The measurement of angular momentum and optical torque
Professor Mo Li and his team fabricated an integrated optomechanical device on a silicon chip, with the core element of the device being a waveguide, measuring only 400 nm wide and 340 nm high (unlike the two inch diameter wave plate Beth used), suspended like a string from the substrate. The rectangular cross-section of the waveguide causes the light with horizontal polarization to travel slower than light with vertical polarization. Such an effect is called birefringence, and in this particular case is caused by the geometry of the waveguide rather than the material of the waveguide.
The waveguide works in the same way as a wave plate to change the polarization state of light. When circularly-polarized light is sent into such a waveguide, its polarization state continues to change as it propagates in the waveguide and consequently, the photons exchange spin angular momentum with the waveguide.
"Controlling polarization is critical for modern optical communication. We know from theory that when polarization is changed in an optical fiber or a silicon waveguide, a torque is applied on them," said Huan Li. "The mechanical effect is that the waveguide is twisted [by light] by a very tiny amount that has not been previously measured."
To measure this twisting caused by light, a small silicon beam inscribed with a high quality optical cavity is attached to the waveguide. This provides high measurement sensitivity to the rotation of the beam and the waveguide.

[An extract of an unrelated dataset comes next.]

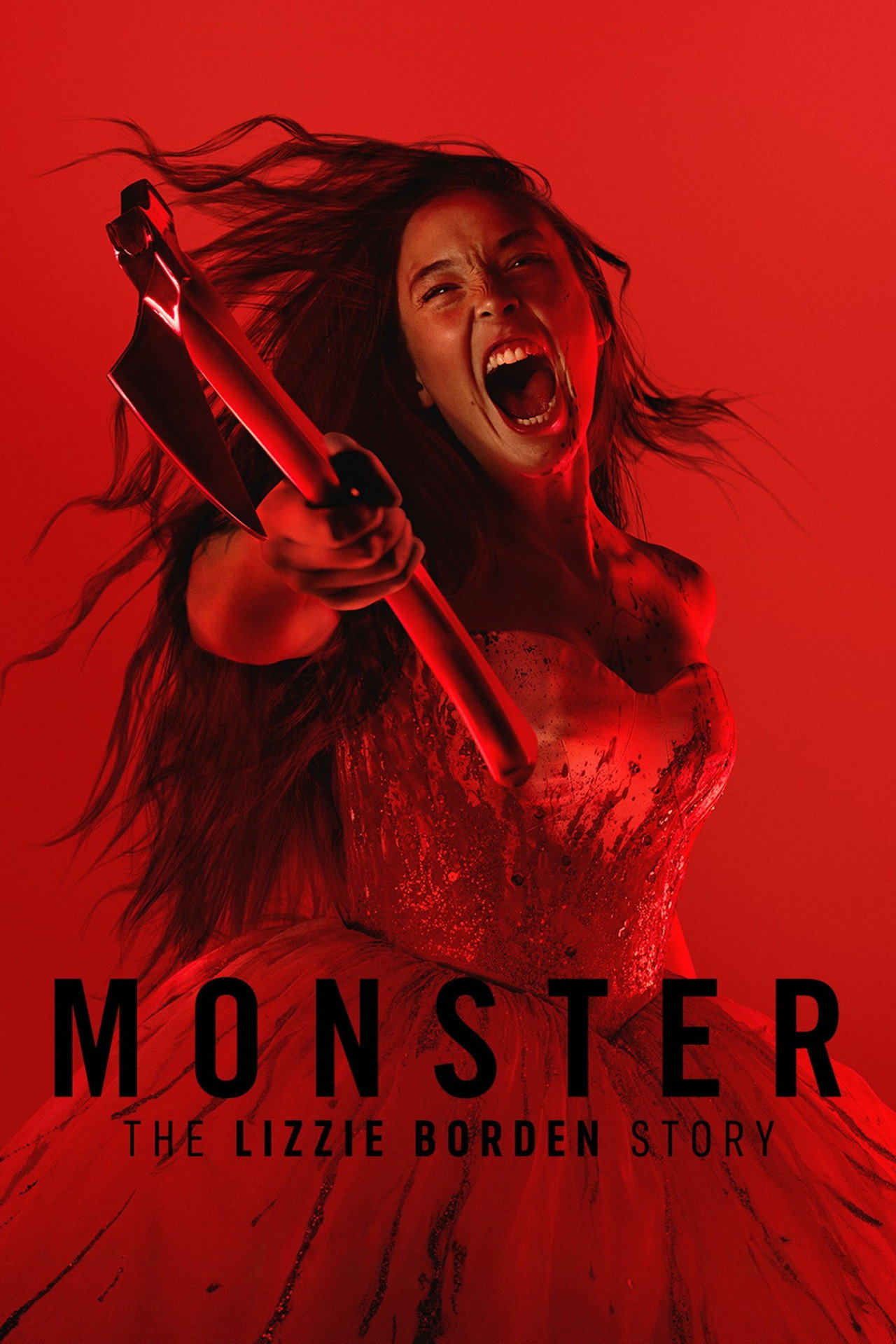 Pôster de Monster: The Lizzie Borden Story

The silicon beam is like the board of a seesaw and the waveguide is like the shaft in the center. When light twists the shaft, the latter rotates and the seesaw tilts, and this is detected by the optical cavity. By changing the polarization of input light periodically, Professor Mo Li's team observed that the nanobeam rotated periodically as well, revealing the optical torque applied on the waveguide.

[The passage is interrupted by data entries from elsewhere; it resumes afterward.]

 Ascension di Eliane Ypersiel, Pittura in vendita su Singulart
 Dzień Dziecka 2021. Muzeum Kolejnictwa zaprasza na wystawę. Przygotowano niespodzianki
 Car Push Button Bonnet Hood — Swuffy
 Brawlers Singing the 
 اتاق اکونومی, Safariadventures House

"From the measurement results, we were able to calculate the spin angular momentum carried by a single photon, which equals to the fundamental Planck constant multiplied by a factor that can be controlled by the waveguide geometry," said Li He. "Our experiment reveals the quantum mechanical property of light on a chip."
For Professor Mo Li and his team, it is exciting that their experiment provides the first unambiguous measurement of the spin angular momentum of photons and the optical torque generated in an integrated photonic device. The result of their experiment also demonstrates that optical torque is influenced by the geometric birefringence, in addition to the material of the waveguide. Also, since the angular momentum of photons is independent of the frequency of light (frequency is what gives light its different colors), the effect of optical torque is the same over the spectral band.
In an age where the power of light is being harnessed for a variety of different applications ranging from medicine to communication systems, exploring the characteristics and resulting effects of photons can be of far reaching impact for scientific devices, military technology, infrastructure, and consumer devices.